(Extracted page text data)
□ □ □ □

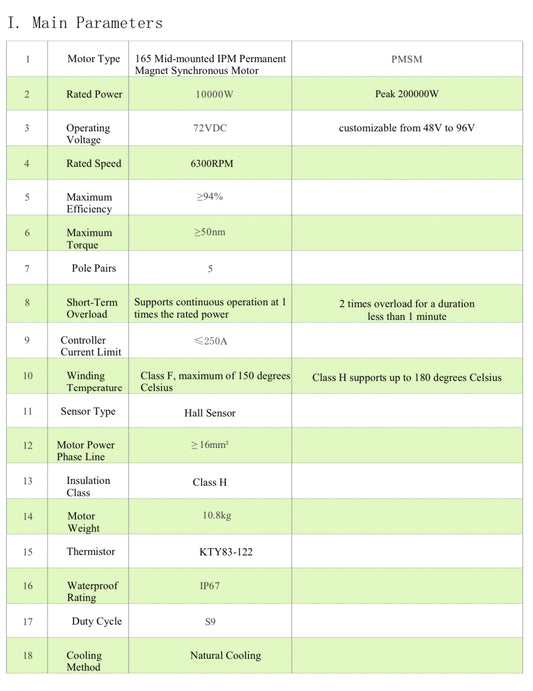 I. Main Parameters

| 1 | Motor Type | 165 Mid-mounted IPM Permanent Magnet Synchronous Motor | PMSM |
|---|---|---|---|
| 2 | Rated Power | 10000W | Peak 200000W |
| 3 | Operating Voltage | 72VDC | customizable from 48V to 96V |
| 4 | Rated Speed | 6300RPM | |
| 5 | Maximum Efficiency | ≥94% | |
| 6 | Maximum Torque | ≥50nm | |
| 7 | Pole Pairs | 5 | |
| 8 | Short-Term Overload | Supports continuous operation at 1 times the rated power | 2 times overload for a duration less than 1 minute |
| 9 | Controller Current Limit | ≤250A | |
| 10 | Winding Temperature | Class F, maximum of 150 degrees Celsius | Class H supports up to 180 degrees Celsius |
| 11 | Sensor Type | Hall Sensor | |
| 12 | Motor Power Phase Line | ≥16mm² | |
| 13 | Insulation Class | Class H | |
| 14 | Motor Weight | 10.8kg | |
| 15 | Thermistor | KTY83-122 | |
| 16 | Waterproof Rating | IP67 | |
| 17 | Duty Cycle | S9 | |
| 18 | Cooling Method | Natural Cooling | |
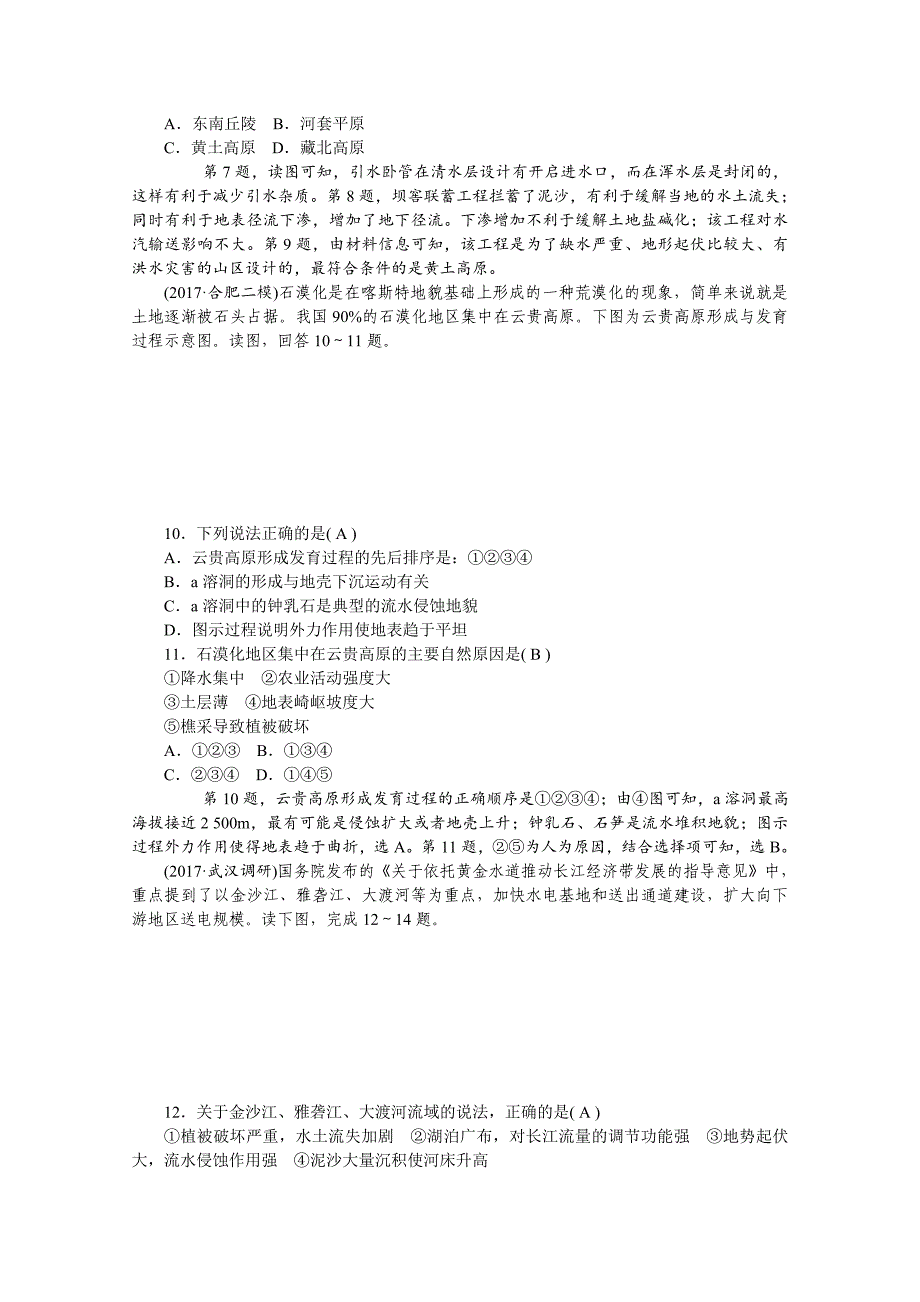 A．东南丘陵　B．河套平原
C．黄土高原　D．藏北高原

第7题，读图可知，引水卧管在清水层设计有开启进水口，而在浑水层是封闭的，这样有利于减少引水杂质。第8题，坝窖联蓄工程拦蓄了泥沙，有利于缓解当地的水土流失；同时有利于地表径流下渗，增加了地下径流。下渗增加不利于缓解土地盐碱化；该工程对水汽输送影响不大。第9题，由材料信息可知，该工程是为了缺水严重、地形起伏比较大、有洪水灾害的山区设计的，最符合条件的是黄土高原。

(2017·合肥二模)石漠化是在喀斯特地貌基础上形成的一种荒漠化的现象，简单来说就是土地逐渐被石头占据。我国90%的石漠化地区集中在云贵高原。下图为云贵高原形成与发育过程示意图。读图，回答10～11题。

10．下列说法正确的是( A )
A．云贵高原形成发育过程的先后排序是：①②③④
B．a溶洞的形成与地壳下沉运动有关
C．a溶洞中的钟乳石是典型的流水侵蚀地貌
D．图示过程说明外力作用使地表趋于平坦
11．石漠化地区集中在云贵高原的主要自然原因是( B )
①降水集中　②农业活动强度大
③土层薄　④地表崎岖坡度大
⑤樵采导致植被破坏
A．①②③　B．①③④
C．②③④　D．①④⑤

第10题，云贵高原形成发育过程的正确顺序是①②③④；由④图可知，a溶洞最高海拔接近2 500m，最有可能是侵蚀扩大或者地壳上升；钟乳石、石笋是流水堆积地貌；图示过程外力作用使得地表趋于曲折，选A。第11题，②⑤为人为原因，结合选择项可知，选B。

(2017·武汉调研)国务院发布的《关于依托黄金水道推动长江经济带发展的指导意见》中，重点提到了以金沙江、雅砻江、大渡河等为重点，加快水电基地和送出通道建设，扩大向下游地区送电规模。读下图，完成12～14题。

12．关于金沙江、雅砻江、大渡河流域的说法，正确的是( A )
①植被破坏严重，水土流失加剧　②湖泊广布，对长江流量的调节功能强　③地势起伏大，流水侵蚀作用强　④泥沙大量沉积使河床升高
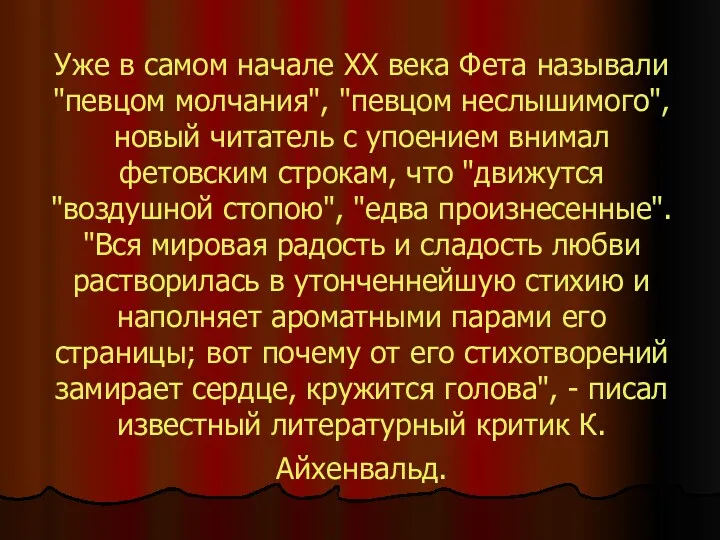 Уже в самом начале XX века Фета называли "певцом молчания", "певцом неслышимого", новый читатель с упоением внимал фетовским строкам, что "движутся "воздушной стопою", "едва произнесенные". "Вся мировая радость и сладость любви растворилась в утонченнейшую стихию и наполняет ароматными парами его страницы; вот почему от его стихотворений замирает сердце, кружится голова", - писал известный литературный критик К. Айхенвальд.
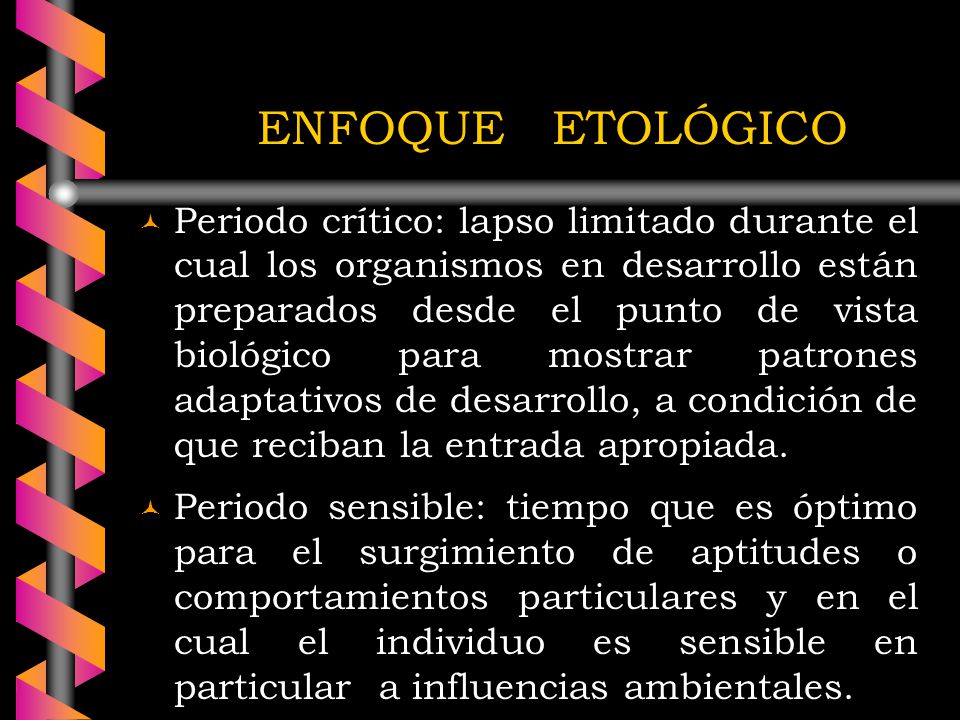 ENFOQUE ETOLÓGICO

Periodo crítico: lapso limitado durante el cual los organismos en desarrollo están preparados desde el punto de vista biológico para mostrar patrones adaptativos de desarrollo, a condición de que reciban la entrada apropiada.

Periodo sensible: tiempo que es óptimo para el surgimiento de aptitudes o comportamientos particulares y en el cual el individuo es sensible en particular a influencias ambientales.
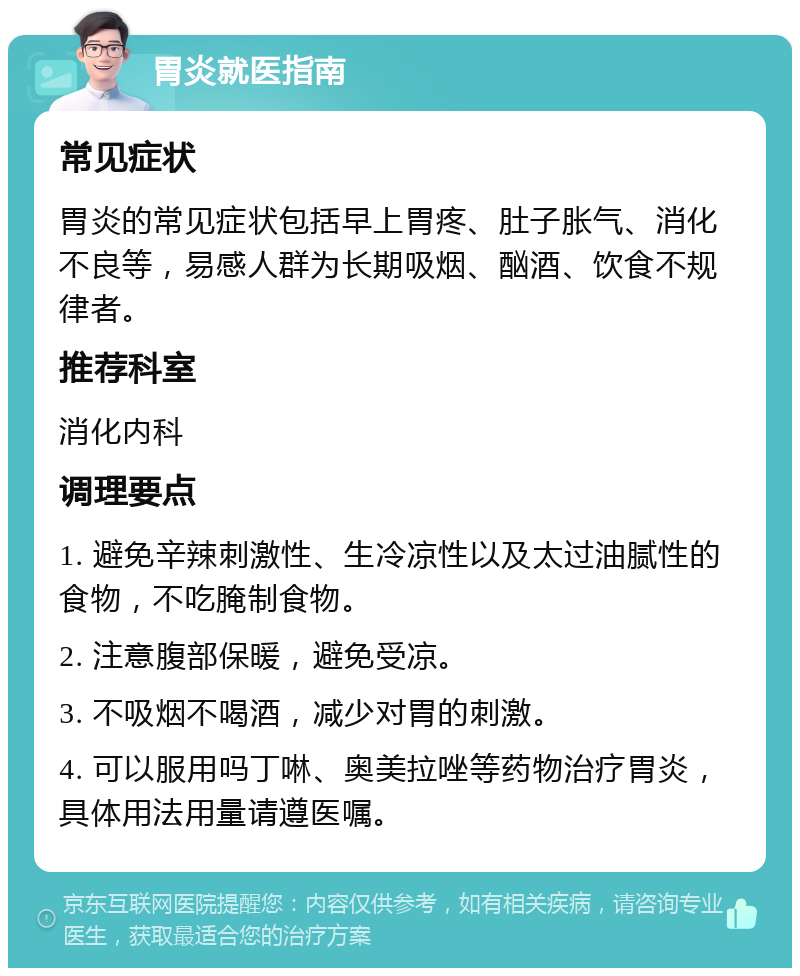 胃炎就医指南

常见症状

胃炎的常见症状包括早上胃疼、肚子胀气、消化不良等，易感人群为长期吸烟、酗酒、饮食不规律者。

推荐科室

消化内科

调理要点

1. 避免辛辣刺激性、生冷凉性以及太过油腻性的食物，不吃腌制食物。

2. 注意腹部保暖，避免受凉。

3. 不吸烟不喝酒，减少对胃的刺激。

4. 可以服用吗丁啉、奥美拉唑等药物治疗胃炎，具体用法用量请遵医嘱。

京东互联网医院提醒您：内容仅供参考，如有相关疾病，请咨询专业医生，获取最适合您的治疗方案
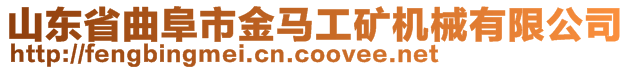 山东省曲阜市金马工矿机械有限公司
http://fengbingmei.cn.coovee.net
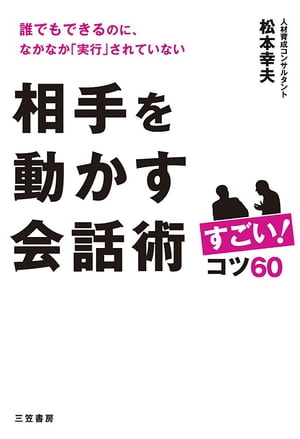 誰でもできるのに、
なかなか「実行」されていない

人材育成コンサルタント
松本幸夫

相手を
動かす
会話術

すごい!
コツ60

三笠書房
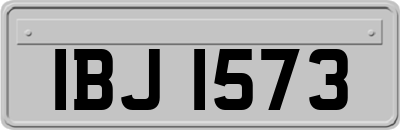 IBJ 1573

□ □ □ □

Restate word for word only the lines from where the entries begin through the one with "C．②③④　D．①④⑤"; omit the pictures.

 I. Main Parameters

| 1 | Motor Type | 165 Mid-mounted IPM Permanent Magnet Synchronous Motor | PMSM |
|---|---|---|---|
| 2 | Rated Power | 10000W | Peak 200000W |
| 3 | Operating Voltage | 72VDC | customizable from 48V to 96V |
| 4 | Rated Speed | 6300RPM | |
| 5 | Maximum Efficiency | ≥94% | |
| 6 | Maximum Torque | ≥50nm | |
| 7 | Pole Pairs | 5 | |
| 8 | Short-Term Overload | Supports continuous operation at 1 times the rated power | 2 times overload for a duration less than 1 minute |
| 9 | Controller Current Limit | ≤250A | |
| 10 | Winding Temperature | Class F, maximum of 150 degrees Celsius | Class H supports up to 180 degrees Celsius |
| 11 | Sensor Type | Hall Sensor | |
| 12 | Motor Power Phase Line | ≥16mm² | |
| 13 | Insulation Class | Class H | |
| 14 | Motor Weight | 10.8kg | |
| 15 | Thermistor | KTY83-122 | |
| 16 | Waterproof Rating | IP67 | |
| 17 | Duty Cycle | S9 | |
| 18 | Cooling Method | Natural Cooling | |
 A．东南丘陵　B．河套平原
C．黄土高原　D．藏北高原

第7题，读图可知，引水卧管在清水层设计有开启进水口，而在浑水层是封闭的，这样有利于减少引水杂质。第8题，坝窖联蓄工程拦蓄了泥沙，有利于缓解当地的水土流失；同时有利于地表径流下渗，增加了地下径流。下渗增加不利于缓解土地盐碱化；该工程对水汽输送影响不大。第9题，由材料信息可知，该工程是为了缺水严重、地形起伏比较大、有洪水灾害的山区设计的，最符合条件的是黄土高原。

(2017·合肥二模)石漠化是在喀斯特地貌基础上形成的一种荒漠化的现象，简单来说就是土地逐渐被石头占据。我国90%的石漠化地区集中在云贵高原。下图为云贵高原形成与发育过程示意图。读图，回答10～11题。

10．下列说法正确的是( A )
A．云贵高原形成发育过程的先后排序是：①②③④
B．a溶洞的形成与地壳下沉运动有关
C．a溶洞中的钟乳石是典型的流水侵蚀地貌
D．图示过程说明外力作用使地表趋于平坦
11．石漠化地区集中在云贵高原的主要自然原因是( B )
①降水集中　②农业活动强度大
③土层薄　④地表崎岖坡度大
⑤樵采导致植被破坏
A．①②③　B．①③④
C．②③④　D．①④⑤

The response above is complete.